SUPPLIED MATERIAL:
* * *

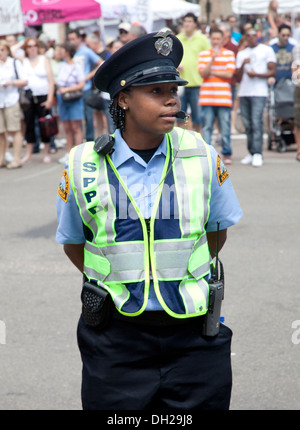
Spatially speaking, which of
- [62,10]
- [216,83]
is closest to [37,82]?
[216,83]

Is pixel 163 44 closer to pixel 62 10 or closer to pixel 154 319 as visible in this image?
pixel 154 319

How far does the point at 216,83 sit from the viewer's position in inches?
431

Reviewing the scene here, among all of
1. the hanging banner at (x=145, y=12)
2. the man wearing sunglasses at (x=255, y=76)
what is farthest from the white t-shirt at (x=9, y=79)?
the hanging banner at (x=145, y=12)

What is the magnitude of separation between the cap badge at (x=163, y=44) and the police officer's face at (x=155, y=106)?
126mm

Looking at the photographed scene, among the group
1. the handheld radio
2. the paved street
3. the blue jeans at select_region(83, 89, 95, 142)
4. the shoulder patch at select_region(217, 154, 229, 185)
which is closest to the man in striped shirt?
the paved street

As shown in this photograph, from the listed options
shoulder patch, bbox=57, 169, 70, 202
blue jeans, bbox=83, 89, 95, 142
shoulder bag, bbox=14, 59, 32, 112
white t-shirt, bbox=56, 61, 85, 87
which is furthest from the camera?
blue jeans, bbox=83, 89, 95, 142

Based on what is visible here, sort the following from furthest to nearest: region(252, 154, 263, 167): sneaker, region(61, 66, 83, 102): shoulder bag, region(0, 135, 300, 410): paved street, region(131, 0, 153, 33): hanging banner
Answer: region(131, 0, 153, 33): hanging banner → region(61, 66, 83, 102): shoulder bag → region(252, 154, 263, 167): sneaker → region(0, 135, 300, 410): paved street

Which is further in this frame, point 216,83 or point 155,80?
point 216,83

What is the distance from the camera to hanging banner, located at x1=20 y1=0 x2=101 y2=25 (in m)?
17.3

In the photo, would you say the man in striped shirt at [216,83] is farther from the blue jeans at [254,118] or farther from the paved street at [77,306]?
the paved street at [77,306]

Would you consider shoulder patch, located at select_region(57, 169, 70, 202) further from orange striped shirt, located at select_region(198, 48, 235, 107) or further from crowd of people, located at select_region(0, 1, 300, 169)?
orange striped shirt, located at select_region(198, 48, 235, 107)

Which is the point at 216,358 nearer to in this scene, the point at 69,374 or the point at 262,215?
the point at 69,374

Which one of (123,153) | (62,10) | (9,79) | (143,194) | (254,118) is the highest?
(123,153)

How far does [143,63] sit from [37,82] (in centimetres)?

* * *

AIM OF THE EXERCISE: Copy out every item above word for word, omitting the picture.

ANSWER TO THIS TASK:
Spatially speaking, which of
- [62,10]
- [216,83]
is closest to [37,82]?
[216,83]

Is pixel 163 44 closer to pixel 62 10 or closer to pixel 154 319 as visible in this image?
pixel 154 319

How far does the point at 216,83 sit from the viewer's position in inches?
431

Reviewing the scene here, among all of
1. the hanging banner at (x=145, y=12)
2. the man wearing sunglasses at (x=255, y=76)
what is farthest from the white t-shirt at (x=9, y=79)?
the hanging banner at (x=145, y=12)

What is the magnitude of separation between the cap badge at (x=163, y=44) and the police officer's face at (x=155, y=106)?
126mm

Looking at the photographed scene, among the group
1. the handheld radio
2. the paved street
3. the blue jeans at select_region(83, 89, 95, 142)
4. the shoulder patch at select_region(217, 154, 229, 185)
which is closest to the man in striped shirt?
the paved street

As shown in this photograph, from the listed options
shoulder patch, bbox=57, 169, 70, 202
blue jeans, bbox=83, 89, 95, 142
shoulder bag, bbox=14, 59, 32, 112
white t-shirt, bbox=56, 61, 85, 87
which is furthest from the camera?
blue jeans, bbox=83, 89, 95, 142

Based on what is visible here, sort the following from furthest to nearest: region(252, 154, 263, 167): sneaker, region(61, 66, 83, 102): shoulder bag, region(0, 135, 300, 410): paved street, region(131, 0, 153, 33): hanging banner
Answer: region(131, 0, 153, 33): hanging banner → region(61, 66, 83, 102): shoulder bag → region(252, 154, 263, 167): sneaker → region(0, 135, 300, 410): paved street

Which is further in this frame, point 216,83 or point 155,80?
point 216,83

What is the distance from the camera to hanging banner, located at x1=20 y1=0 x2=101 y2=25 (in m)?
17.3

In the photo, would you say the man in striped shirt at [216,83] is farther from the blue jeans at [254,118] or farther from the paved street at [77,306]?
the paved street at [77,306]

Would you consider shoulder patch, located at select_region(57, 169, 70, 202) further from orange striped shirt, located at select_region(198, 48, 235, 107) or further from crowd of people, located at select_region(0, 1, 300, 169)?
orange striped shirt, located at select_region(198, 48, 235, 107)

Which is the point at 216,358 nearer to in this scene, the point at 69,374 or the point at 262,215?
the point at 69,374

Which one of (123,153) | (62,10) | (9,79) | (143,194) | (254,118) is the highest?
(123,153)

How far does [143,63] sit from [37,82] (in centimetres)?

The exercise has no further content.